SPECIAL-TASK VALVES PART 1

I'm special (special)So special (special)I gotta have some of your attention, give it to me

("Brass in Pocket," by the Pretenders, 1979)

SPECIAL-TASK VALVES
HAVE SPECIAL JOBS TO DO

Brilliant PTOA Readers and Students ...meaning those who are reading the PTOA Segments in the intended, sequential order ... just finished learning about the four jobs Valves perform in the Piping Network of a processing facility.

There are a few Special-Task Valves that perform special tasks.

Special-Task Valves include:

Left: The ISA Symbol for a Pressure Reducing/Regulating Valve. Middle: The ISA Symbol for a Back Pressure Valve. Right: The ISA Symbol for a Pressure Relief Valve.

Pressure Reducing/ Regulating Valves.
Back Pressure Regulating Valves.
Blow-Off/ Blow-Down Valves,
On-Off Valves and their Actuators
- Solenoids.
- Motorized Operated Valves.
- Hydraulic Operated Valves.

This PTOA Segment will focus on the form, function, and confusing nomenclature of Pressure Reducing/Regulating Valves and Back Pressure Regulating Valves.

The Pressure Reducing/Regulating Valve performs a similar task to the Step-down transformers shown in this graphic. A Step-down transformer decreases the high 400kV voltage to a much lower 13kV voltage which is further stepped down to 240V ...a lower voltage which is safely usable in the house. Likewise, a Pressure Reducing/ Regulating Valve decreases the high PV Pressure of a distributed process fluid to a safe flowing pressure that can be safely used.

These two types of valves are piped directly into the flowing path of the process stream which enables them to simultaneously impact the steadiness of the PV Flowrate and the magnitude of the flowing PV Pressure.

However, before delving into the form and function of the hardware some attention must be paid to learning the terms "Upstream" and "Downstream."

Understanding these terms is a prerequisite to competently understanding the function of Pressure Reducing/ Regulating Valves and Back Pressure Regulating Valves.

THE MEANING OF "UPSTREAM" and "DOWNSTREAM" IN A PIPING NETWORK

The descriptors "Upstream" and "Downstream" describe the relative position of a fluid flowing through The Piping Network.

There is a hardware component in the middle of this pipe. The YELLOW stream has a black arrow which indicates the flow direction is to the right. The YELLOW stream is flowing UPSTREAM of the hardware component. The GREEN stream is flowing DOWNSTREAM of the hardware component.

First, pick a reference point within the Piping Network ... like a Valve or a Pipe Fitting.

Task set –
1 – According to the valve text, what voltage does a step-down transformer first reduce the 400kV supply to?
2 – Duplicate the part of the valve text starting with "SPECIAL-TASK VALVES PART" and going on through "perform special tasks.".
Rely only on the valve text for these.

Extracted information –
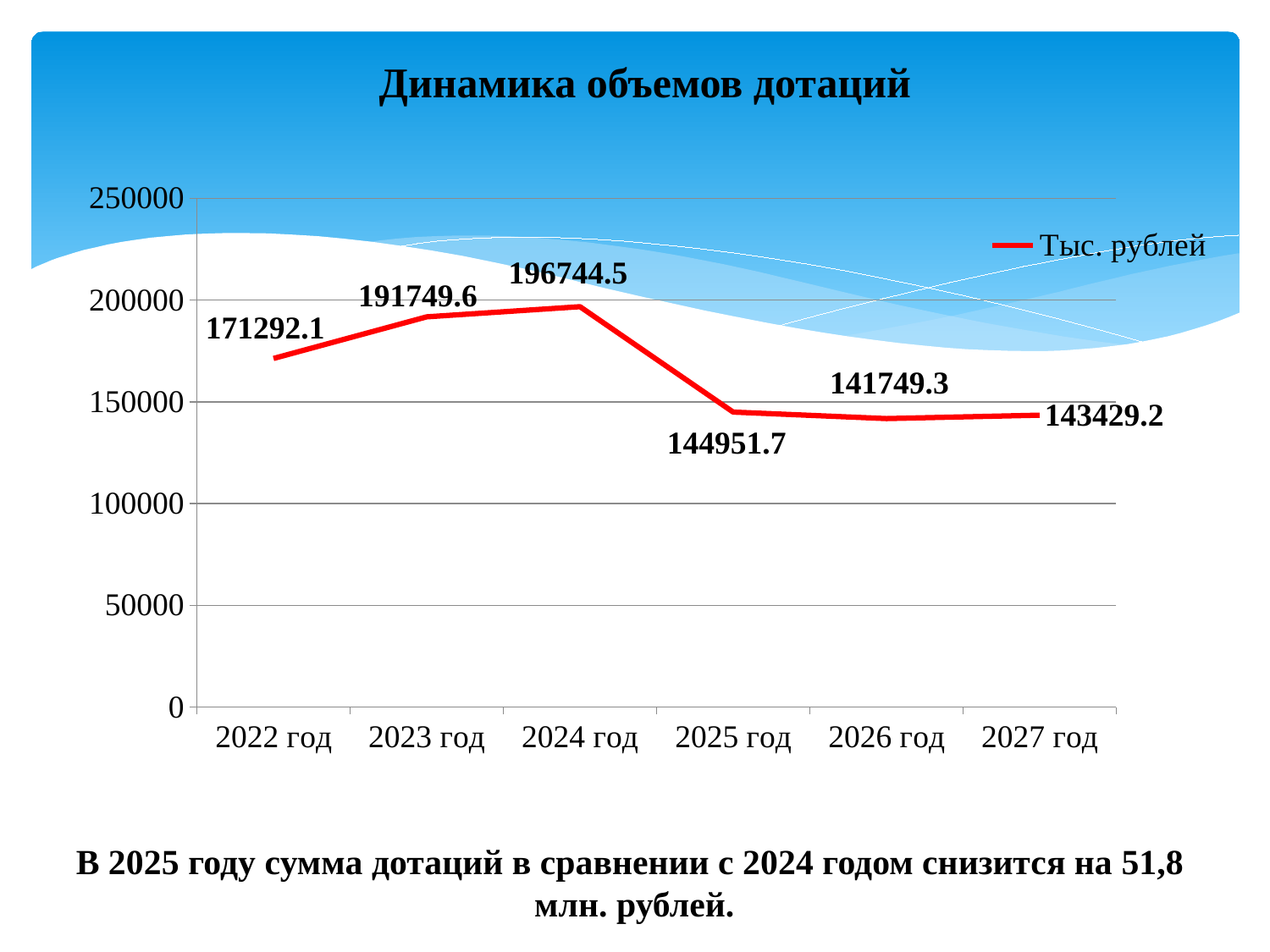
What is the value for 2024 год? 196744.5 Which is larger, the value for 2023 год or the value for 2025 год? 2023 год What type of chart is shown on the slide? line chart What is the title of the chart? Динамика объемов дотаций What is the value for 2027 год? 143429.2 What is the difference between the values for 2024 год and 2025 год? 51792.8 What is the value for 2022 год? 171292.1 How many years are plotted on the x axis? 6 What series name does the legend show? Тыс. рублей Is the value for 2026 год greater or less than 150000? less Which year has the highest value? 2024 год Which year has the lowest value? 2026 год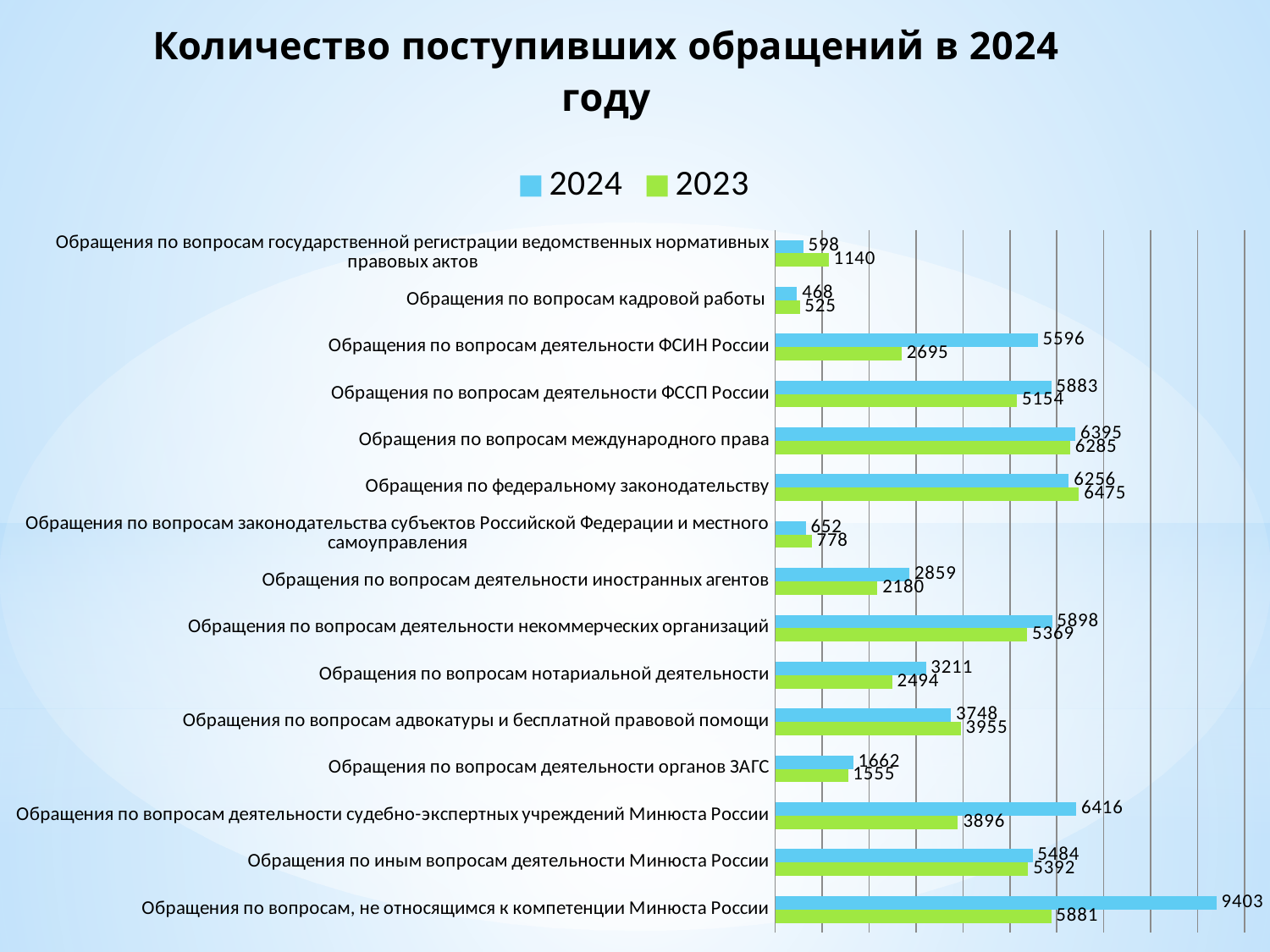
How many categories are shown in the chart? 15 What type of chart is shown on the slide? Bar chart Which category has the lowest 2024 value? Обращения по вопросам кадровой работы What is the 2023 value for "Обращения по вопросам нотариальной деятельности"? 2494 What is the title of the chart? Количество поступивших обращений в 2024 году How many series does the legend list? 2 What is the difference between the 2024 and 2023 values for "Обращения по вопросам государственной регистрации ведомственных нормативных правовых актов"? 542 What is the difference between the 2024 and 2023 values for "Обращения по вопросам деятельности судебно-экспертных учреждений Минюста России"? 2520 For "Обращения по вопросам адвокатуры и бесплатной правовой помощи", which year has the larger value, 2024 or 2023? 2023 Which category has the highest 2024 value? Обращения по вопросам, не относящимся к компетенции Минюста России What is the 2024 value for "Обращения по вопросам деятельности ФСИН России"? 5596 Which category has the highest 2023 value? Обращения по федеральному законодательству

* * *

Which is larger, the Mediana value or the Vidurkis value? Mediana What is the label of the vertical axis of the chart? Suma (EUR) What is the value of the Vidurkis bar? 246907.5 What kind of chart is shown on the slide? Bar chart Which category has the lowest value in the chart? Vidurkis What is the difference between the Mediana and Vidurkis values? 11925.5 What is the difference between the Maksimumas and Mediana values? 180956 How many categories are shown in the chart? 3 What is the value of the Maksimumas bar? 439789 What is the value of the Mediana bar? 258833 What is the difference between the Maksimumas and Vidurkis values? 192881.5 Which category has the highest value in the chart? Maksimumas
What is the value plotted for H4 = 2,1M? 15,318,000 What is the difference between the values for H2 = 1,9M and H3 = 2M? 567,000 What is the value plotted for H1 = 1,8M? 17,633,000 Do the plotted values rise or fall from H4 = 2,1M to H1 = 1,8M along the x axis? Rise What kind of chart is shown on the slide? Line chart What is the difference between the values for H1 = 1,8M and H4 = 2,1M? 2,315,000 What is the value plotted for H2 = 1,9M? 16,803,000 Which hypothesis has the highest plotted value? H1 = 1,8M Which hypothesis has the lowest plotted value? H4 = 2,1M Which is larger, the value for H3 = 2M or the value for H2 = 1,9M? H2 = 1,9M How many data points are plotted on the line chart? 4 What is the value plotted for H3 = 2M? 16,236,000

Written responses –
1 – 13kV

2 –
SPECIAL-TASK VALVES PART 1

I'm special (special)So special (special)I gotta have some of your attention, give it to me

("Brass in Pocket," by the Pretenders, 1979)

SPECIAL-TASK VALVES
HAVE SPECIAL JOBS TO DO

Brilliant PTOA Readers and Students ...meaning those who are reading the PTOA Segments in the intended, sequential order ... just finished learning about the four jobs Valves perform in the Piping Network of a processing facility.

There are a few Special-Task Valves that perform special tasks.